Set task: Your task is to repeat, word for word, the line containing "Based on the image, which of" and all lines that follow it to the end of the material, and no other lines.

[Spatial reasoning records]
_____
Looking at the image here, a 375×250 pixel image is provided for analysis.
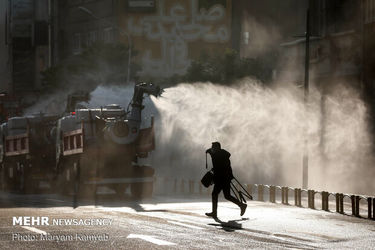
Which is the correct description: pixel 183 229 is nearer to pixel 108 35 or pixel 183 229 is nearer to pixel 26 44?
pixel 108 35

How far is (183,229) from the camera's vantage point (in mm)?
18953

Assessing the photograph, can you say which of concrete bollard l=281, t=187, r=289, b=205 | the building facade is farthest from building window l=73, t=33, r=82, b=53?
concrete bollard l=281, t=187, r=289, b=205

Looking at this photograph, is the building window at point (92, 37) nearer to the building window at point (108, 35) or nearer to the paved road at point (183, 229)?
the building window at point (108, 35)

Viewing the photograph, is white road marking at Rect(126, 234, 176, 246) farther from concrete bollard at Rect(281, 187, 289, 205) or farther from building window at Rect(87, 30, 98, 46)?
building window at Rect(87, 30, 98, 46)

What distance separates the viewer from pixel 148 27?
101 m

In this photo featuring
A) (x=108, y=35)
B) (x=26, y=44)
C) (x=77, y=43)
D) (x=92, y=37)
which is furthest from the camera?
(x=26, y=44)

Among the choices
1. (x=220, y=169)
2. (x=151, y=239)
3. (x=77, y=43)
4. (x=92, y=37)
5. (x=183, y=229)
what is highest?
(x=92, y=37)

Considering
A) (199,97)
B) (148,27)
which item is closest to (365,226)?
(199,97)

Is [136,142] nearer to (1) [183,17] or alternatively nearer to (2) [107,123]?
(2) [107,123]

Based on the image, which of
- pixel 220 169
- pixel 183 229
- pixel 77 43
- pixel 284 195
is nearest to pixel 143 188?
pixel 284 195

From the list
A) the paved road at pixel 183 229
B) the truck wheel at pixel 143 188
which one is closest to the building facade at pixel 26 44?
the truck wheel at pixel 143 188

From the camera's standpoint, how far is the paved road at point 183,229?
1638 centimetres

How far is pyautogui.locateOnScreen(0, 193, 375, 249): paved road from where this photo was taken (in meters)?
16.4

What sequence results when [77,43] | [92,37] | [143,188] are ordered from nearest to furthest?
[143,188] < [92,37] < [77,43]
_____
Worked answer:
Based on the image, which of
- pixel 220 169
- pixel 183 229
- pixel 77 43
- pixel 284 195
is nearest to pixel 143 188?
pixel 284 195

From the list
A) the paved road at pixel 183 229
B) the truck wheel at pixel 143 188
which one is closest to the building facade at pixel 26 44?
the truck wheel at pixel 143 188

From the camera's standpoint, how far is the paved road at point 183,229?
1638 centimetres

How far is pyautogui.locateOnScreen(0, 193, 375, 249): paved road from where this photo was taken (in meters)?
16.4

What sequence results when [77,43] | [92,37] | [143,188] are ordered from nearest to furthest?
[143,188] < [92,37] < [77,43]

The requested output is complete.